Extracted data entries
* BEGIN *

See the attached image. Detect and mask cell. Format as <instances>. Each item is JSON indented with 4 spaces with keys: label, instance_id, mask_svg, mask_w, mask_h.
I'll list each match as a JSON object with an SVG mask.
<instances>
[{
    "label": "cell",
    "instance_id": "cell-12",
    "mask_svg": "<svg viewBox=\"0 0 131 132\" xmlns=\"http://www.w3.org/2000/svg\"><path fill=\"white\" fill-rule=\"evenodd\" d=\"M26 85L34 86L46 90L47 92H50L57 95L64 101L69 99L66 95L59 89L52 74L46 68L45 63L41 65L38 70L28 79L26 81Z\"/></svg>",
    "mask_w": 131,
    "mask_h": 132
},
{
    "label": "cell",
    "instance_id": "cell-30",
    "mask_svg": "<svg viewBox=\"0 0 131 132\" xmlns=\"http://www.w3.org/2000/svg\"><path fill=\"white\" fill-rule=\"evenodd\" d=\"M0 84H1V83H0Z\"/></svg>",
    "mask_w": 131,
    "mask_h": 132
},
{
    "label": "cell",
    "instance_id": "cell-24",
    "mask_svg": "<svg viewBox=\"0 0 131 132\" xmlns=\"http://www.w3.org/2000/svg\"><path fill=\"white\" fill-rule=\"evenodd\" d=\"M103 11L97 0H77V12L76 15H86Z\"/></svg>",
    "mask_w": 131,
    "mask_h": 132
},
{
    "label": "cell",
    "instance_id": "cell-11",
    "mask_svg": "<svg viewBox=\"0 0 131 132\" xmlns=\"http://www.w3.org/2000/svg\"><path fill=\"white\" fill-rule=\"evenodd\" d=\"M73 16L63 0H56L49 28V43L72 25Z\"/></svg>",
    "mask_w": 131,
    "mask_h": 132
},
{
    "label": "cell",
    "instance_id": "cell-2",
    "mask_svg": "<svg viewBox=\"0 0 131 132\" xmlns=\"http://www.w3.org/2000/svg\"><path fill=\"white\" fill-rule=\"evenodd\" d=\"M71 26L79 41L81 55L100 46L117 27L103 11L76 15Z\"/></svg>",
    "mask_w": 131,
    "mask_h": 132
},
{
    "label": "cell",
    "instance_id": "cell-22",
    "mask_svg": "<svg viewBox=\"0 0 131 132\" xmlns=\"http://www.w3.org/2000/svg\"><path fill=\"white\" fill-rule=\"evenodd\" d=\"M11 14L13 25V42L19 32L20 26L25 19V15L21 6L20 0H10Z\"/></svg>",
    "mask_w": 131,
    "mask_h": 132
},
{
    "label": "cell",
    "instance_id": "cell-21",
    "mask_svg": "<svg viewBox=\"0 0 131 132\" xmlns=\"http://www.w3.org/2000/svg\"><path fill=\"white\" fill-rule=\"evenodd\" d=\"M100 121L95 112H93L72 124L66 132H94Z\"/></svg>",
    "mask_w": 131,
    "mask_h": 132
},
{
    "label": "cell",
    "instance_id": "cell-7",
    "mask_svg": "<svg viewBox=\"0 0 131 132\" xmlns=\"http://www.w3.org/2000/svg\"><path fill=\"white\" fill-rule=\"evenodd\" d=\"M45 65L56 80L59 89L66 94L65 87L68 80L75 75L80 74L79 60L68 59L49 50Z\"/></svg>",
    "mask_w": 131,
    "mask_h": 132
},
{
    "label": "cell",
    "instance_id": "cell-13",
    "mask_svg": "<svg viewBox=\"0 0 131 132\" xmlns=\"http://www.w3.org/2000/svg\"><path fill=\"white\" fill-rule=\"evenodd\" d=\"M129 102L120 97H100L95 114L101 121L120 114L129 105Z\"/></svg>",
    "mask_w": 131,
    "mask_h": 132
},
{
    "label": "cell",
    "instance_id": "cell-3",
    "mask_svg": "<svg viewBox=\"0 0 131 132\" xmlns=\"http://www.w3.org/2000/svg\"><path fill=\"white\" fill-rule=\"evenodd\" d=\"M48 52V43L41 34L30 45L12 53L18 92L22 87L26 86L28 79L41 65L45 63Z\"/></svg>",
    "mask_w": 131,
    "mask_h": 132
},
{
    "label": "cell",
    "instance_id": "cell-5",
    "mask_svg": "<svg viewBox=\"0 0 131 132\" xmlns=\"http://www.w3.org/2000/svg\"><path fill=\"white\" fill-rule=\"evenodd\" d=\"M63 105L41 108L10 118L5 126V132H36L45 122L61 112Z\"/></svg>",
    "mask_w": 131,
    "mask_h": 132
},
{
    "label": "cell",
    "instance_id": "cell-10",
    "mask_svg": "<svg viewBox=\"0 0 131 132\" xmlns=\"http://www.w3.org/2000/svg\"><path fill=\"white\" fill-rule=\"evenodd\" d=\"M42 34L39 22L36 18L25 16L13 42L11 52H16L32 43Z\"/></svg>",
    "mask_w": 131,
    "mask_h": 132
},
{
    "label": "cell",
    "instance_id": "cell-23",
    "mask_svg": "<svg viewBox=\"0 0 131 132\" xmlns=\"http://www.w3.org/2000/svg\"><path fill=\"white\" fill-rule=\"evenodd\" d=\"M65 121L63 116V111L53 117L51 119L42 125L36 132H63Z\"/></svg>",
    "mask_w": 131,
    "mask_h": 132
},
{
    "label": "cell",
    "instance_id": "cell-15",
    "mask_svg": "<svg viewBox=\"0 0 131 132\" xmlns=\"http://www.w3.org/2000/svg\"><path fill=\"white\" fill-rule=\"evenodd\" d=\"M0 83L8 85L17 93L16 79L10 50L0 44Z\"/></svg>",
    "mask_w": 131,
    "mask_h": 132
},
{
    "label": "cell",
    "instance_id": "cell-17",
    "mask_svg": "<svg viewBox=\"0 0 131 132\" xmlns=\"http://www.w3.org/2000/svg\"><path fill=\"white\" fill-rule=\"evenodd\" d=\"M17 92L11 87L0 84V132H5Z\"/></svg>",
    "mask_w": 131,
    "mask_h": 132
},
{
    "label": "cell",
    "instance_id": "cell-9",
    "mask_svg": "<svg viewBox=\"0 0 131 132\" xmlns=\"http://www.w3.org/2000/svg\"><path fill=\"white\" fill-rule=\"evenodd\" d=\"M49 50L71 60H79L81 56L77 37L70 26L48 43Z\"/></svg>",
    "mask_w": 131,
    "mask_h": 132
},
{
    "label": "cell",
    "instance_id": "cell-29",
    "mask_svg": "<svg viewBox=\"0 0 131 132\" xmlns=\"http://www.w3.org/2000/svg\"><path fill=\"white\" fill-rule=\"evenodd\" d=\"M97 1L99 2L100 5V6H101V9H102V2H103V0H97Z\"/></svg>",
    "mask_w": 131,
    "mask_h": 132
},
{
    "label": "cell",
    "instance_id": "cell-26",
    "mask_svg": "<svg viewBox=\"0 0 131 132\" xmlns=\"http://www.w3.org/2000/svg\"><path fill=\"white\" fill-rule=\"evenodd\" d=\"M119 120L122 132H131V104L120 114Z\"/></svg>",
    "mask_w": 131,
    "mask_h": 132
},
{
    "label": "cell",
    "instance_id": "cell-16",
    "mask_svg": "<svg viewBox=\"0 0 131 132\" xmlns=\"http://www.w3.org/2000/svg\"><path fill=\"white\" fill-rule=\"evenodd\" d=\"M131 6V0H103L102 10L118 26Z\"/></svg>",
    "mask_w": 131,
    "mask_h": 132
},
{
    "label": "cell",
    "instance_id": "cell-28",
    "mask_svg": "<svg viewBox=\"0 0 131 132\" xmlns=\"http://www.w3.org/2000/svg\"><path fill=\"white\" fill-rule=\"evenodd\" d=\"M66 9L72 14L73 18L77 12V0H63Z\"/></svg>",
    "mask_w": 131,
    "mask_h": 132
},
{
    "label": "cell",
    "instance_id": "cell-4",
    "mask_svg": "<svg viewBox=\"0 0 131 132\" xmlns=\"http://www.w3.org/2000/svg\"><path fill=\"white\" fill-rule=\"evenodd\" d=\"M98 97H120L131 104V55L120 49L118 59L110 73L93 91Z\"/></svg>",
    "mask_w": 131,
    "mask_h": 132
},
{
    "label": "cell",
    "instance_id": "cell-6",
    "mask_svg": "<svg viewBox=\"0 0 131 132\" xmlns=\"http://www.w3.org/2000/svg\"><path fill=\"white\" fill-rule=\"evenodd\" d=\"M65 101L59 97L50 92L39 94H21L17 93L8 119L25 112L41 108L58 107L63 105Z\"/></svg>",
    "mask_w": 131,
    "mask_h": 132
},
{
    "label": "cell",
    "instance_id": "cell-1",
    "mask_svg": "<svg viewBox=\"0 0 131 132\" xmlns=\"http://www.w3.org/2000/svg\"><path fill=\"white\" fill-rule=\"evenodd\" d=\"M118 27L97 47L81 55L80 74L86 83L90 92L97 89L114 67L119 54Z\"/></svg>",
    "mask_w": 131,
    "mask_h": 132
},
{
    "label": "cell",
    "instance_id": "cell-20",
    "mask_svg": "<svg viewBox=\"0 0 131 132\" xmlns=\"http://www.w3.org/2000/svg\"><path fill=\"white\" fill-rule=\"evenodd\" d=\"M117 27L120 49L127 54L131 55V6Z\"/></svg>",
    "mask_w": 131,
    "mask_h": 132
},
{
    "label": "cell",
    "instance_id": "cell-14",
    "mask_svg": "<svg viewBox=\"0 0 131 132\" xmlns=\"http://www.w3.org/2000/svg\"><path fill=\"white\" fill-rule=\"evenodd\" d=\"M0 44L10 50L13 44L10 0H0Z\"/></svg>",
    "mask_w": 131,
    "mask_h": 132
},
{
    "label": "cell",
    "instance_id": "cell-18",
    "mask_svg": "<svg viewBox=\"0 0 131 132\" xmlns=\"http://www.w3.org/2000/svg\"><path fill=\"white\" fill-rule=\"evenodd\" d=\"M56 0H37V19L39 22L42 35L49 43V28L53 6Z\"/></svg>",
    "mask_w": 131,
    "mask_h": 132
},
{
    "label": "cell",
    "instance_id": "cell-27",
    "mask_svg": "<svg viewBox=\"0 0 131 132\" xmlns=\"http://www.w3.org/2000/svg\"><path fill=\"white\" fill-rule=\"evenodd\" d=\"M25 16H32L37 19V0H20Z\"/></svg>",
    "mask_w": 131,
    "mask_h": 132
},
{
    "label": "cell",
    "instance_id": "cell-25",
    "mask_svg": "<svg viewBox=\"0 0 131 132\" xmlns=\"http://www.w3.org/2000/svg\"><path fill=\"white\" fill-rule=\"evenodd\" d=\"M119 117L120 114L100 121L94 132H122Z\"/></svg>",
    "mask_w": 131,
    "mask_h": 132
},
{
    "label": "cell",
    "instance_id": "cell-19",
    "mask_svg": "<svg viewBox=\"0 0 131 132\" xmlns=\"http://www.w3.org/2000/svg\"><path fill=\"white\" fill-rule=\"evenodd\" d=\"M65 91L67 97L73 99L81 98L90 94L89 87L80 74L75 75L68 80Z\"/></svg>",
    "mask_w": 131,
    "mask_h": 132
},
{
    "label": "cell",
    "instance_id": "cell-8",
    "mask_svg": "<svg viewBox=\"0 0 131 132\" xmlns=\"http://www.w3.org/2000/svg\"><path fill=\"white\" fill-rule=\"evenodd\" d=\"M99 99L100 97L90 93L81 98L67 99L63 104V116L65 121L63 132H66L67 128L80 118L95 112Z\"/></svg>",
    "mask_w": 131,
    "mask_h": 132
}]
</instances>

* END *

* EXERCISE PROMPT
Count the lines in the rows above that contain the string "instances". Give only the number.

* SOLVED PROBLEM
3